Пожалуйста, продолжите текст о Карле Фосслере и авторах МФЯ, начав сразу после его последнего предложения.

- _Текст для чтения_
##############################

Откуда такой интерес к одному из направлений западной лингвистики, которое мало кто из языковедов 20-х гг. оценивал столь высоко (Р. О. Шор, как мы увидим ниже, была удивлена такими оценками)? При не очень значительной лингвистической эрудиции авторов МФЯ (об этом будет сказано ниже) несомненно их очень хорошее знание большого числа публикаций, вышедших из этой школы, «немногочисленной», по оценкам В. А. Звегинцева.[33]
Тут можно выдвинуть еще одну гипотезу. Обширное наследие работавшего всю первую половину XX в. К. Фосслера лишь в небольшой части переведено на русский язык. Но первые его публикации[34] появились в журнале «Логос», одном из центров русской идеалистической философии того времени. Журнал печатал многих видных русских философов, а также и зарубежных ученых (отмечу среди них «приват-доцента Г. Лукача» из Будапешта). Вопросы философии языка не были в данном издании в числе приоритетных, а К. Фосслер – кажется, единственный автор «Логоса», профессионально занимавшийся лингвистикой. Но именно его участие в журнале не случайно: из видных немецких лингвистов того времени лишь он интересовался философией языка. Другие его современники были склонны к позитивизму и не любили абстракции (один из них, Б. Дельбрюк, утверждал, что хорошее описание языка совместимо с любой теорией). А Фосслер был последовательным антипозитивистом, отстаивавшим идеализм (его собственный термин) в лингвистике; см. об этом, помимо статей в «Логосе», отрывки из его работ, включенные в хрестоматию В. А. Звегинцева.[35]
Бахтин и Волошинов вырастали в обстановке философских споров, кружков и бесед. Оба пришли в лингвистику из философии (Бахтин, впрочем, никогда из нее не уходил). «Логос», безусловно, был известен им с юности и не мог не быть авторитетным для них изданием. Очень вероятно, что философия языка с юности для них (или для кого-то одного из них) ассоциировалась с Карлом Фоссле-ром. А это повлекло за собой и внимательное изучение в оригинале его работ и работ его последователей.

##############################

- _Строки_

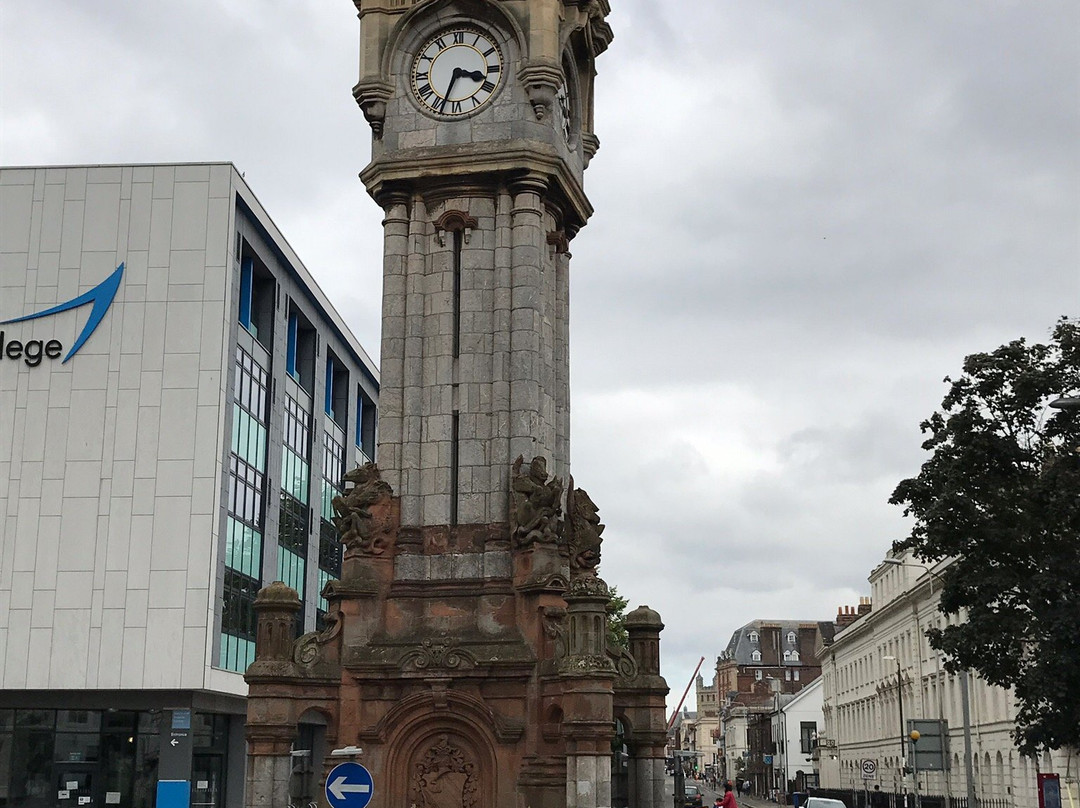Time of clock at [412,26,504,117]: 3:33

##############################

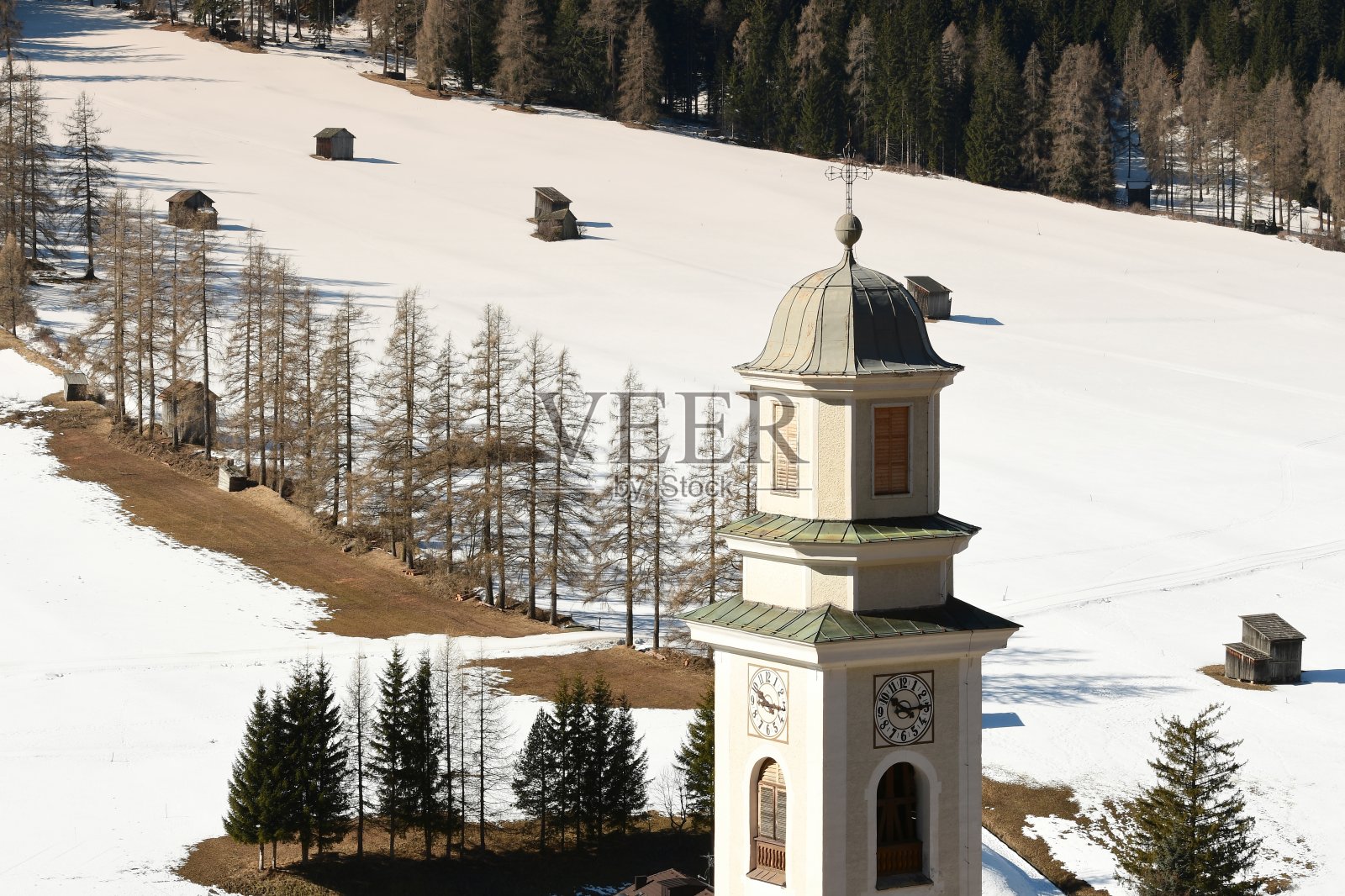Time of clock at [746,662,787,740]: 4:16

##############################

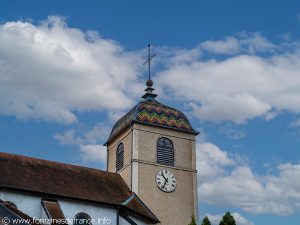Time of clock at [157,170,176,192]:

##############################

- _Правильный ответ_
В заключение раздела еще одно наблюдение. При чтении русских переводов работ Фосслера разного времени, невольно кажется, что они принадлежат разным авторам. Переводы советского времени[36] сухи и наукообразны (первый принадлежит известному германисту Б. А. Ильишу, тогда совсем молодому, второй, скорее всего – самому профессору В. А. Звегинцеву). А переводы в «Логосе» (переводчик не указан) звучат совсем иначе – эмоционально и высокопарно; читая их, ощущаешь, что автор – философ, а не профессор лингвистики. И стиль этих переводов нередко напоминает стиль МФЯ с «колыбелями», «свирелями» и др. Не хочу сказать, что Бахтин или Волошинов переводили Фосслера в «Логосе»: это исключено уже потому, что им во время публикации первого из переводов было по 15 лет. Так писали и другие авторы журнала. Это был общий стиль эпохи, под который «причесали» и немецкого ученого.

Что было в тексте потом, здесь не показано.